* _SUPPLIED DATA_
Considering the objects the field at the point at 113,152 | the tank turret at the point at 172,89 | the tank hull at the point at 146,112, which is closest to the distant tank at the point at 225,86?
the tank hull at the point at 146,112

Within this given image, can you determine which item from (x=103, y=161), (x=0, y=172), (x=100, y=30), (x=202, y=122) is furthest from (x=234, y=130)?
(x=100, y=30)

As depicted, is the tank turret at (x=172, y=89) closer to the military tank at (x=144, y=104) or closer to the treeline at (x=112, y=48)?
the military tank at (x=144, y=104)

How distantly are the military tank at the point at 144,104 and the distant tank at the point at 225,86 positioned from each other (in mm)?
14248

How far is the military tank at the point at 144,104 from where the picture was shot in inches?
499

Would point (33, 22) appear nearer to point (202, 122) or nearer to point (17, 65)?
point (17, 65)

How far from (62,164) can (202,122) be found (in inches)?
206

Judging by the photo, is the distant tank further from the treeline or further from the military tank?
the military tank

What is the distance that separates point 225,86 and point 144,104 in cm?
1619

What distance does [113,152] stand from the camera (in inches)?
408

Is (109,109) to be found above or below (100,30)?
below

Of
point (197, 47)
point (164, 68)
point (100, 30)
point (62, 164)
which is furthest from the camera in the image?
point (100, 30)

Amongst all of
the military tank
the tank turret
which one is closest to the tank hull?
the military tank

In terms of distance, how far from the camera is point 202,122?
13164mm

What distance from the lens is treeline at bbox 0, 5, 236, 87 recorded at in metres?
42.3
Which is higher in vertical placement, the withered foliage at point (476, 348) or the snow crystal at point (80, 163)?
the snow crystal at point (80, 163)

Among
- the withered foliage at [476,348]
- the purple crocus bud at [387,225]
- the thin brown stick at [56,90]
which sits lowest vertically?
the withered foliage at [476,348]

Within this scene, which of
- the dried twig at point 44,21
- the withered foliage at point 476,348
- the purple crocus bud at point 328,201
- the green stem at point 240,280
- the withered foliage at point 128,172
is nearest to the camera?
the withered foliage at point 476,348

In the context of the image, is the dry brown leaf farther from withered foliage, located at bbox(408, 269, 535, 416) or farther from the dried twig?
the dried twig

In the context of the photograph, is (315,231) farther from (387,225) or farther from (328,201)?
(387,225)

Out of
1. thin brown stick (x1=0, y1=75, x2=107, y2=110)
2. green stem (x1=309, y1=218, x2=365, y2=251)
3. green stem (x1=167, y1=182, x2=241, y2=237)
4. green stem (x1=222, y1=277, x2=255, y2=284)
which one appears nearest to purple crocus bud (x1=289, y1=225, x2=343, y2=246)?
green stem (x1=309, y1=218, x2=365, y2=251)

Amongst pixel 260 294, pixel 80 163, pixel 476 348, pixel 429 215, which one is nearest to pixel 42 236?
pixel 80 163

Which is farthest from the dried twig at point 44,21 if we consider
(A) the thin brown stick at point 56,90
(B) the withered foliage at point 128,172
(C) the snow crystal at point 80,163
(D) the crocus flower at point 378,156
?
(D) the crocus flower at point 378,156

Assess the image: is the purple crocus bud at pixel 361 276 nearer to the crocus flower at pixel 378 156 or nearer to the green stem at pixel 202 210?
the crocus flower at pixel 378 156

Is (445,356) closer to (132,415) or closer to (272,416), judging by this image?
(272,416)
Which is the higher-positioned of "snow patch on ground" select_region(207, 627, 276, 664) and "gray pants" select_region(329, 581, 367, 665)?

* _TASK DIRECTIONS_
Write out all the records above again, switching every "camera" to "viewer" and leaving the rest untouched.

* _ANSWER TO THE EXERCISE_
Considering the objects the field at the point at 113,152 | the tank turret at the point at 172,89 | the tank hull at the point at 146,112, which is closest to the distant tank at the point at 225,86?
the tank hull at the point at 146,112

Within this given image, can you determine which item from (x=103, y=161), (x=0, y=172), (x=100, y=30), (x=202, y=122) is furthest from (x=234, y=130)?
(x=100, y=30)

As depicted, is the tank turret at (x=172, y=89) closer to the military tank at (x=144, y=104) or closer to the treeline at (x=112, y=48)?
the military tank at (x=144, y=104)

How distantly are the military tank at the point at 144,104 and the distant tank at the point at 225,86 positioned from each other (in mm)?
14248

How far is the military tank at the point at 144,104 from where the picture was shot in inches?
499

Would point (33, 22) appear nearer to point (202, 122) or nearer to point (17, 65)?
point (17, 65)

How far from (62,164) can (202,122) be found (in inches)?
206

Judging by the photo, is the distant tank further from the treeline or further from the military tank?
the military tank

What is the distance that separates point 225,86 and point 144,104 in cm?
1619

What distance does [113,152] stand from the viewer (in inches)?
408

Is (109,109) to be found above or below (100,30)?
below

Of
point (197, 47)
point (164, 68)
point (100, 30)
point (62, 164)
which is furthest from the viewer in the image?
point (100, 30)

Amongst all of
the military tank
the tank turret
which one is closest to the tank hull?
the military tank

In terms of distance, how far from the viewer is point 202,122?
13164mm

What distance from the lens is treeline at bbox 0, 5, 236, 87 recorded at in metres?
42.3
Which is higher in vertical placement, the withered foliage at point (476, 348) or the snow crystal at point (80, 163)?
the snow crystal at point (80, 163)

Among
- the withered foliage at [476,348]
- the purple crocus bud at [387,225]
- the thin brown stick at [56,90]
which sits lowest vertically?
the withered foliage at [476,348]

Within this scene, which of
- the dried twig at point 44,21
- the withered foliage at point 476,348
- the purple crocus bud at point 328,201
- the green stem at point 240,280
- the withered foliage at point 128,172
is nearest to the viewer?
the withered foliage at point 476,348

In the context of the image, is the dry brown leaf farther from withered foliage, located at bbox(408, 269, 535, 416) or farther from the dried twig?
the dried twig

In the context of the photograph, is (315,231) farther from (387,225) or farther from (328,201)?
(387,225)

Out of
1. thin brown stick (x1=0, y1=75, x2=107, y2=110)
2. green stem (x1=309, y1=218, x2=365, y2=251)
3. green stem (x1=167, y1=182, x2=241, y2=237)
4. green stem (x1=222, y1=277, x2=255, y2=284)
which one appears nearest to purple crocus bud (x1=289, y1=225, x2=343, y2=246)?
green stem (x1=309, y1=218, x2=365, y2=251)

Amongst pixel 260 294, pixel 80 163, pixel 476 348, pixel 429 215, which one is nearest to pixel 42 236?
pixel 80 163

Which is farthest from the dried twig at point 44,21 if we consider
(A) the thin brown stick at point 56,90
(B) the withered foliage at point 128,172
(C) the snow crystal at point 80,163
(D) the crocus flower at point 378,156
?
(D) the crocus flower at point 378,156

Assess the image: is the purple crocus bud at pixel 361 276 nearer to the crocus flower at pixel 378 156 or nearer to the green stem at pixel 202 210?
the crocus flower at pixel 378 156

Is (445,356) closer to (132,415) or closer to (272,416), judging by this image?
(272,416)
Which is the higher-positioned of "snow patch on ground" select_region(207, 627, 276, 664) and "gray pants" select_region(329, 581, 367, 665)?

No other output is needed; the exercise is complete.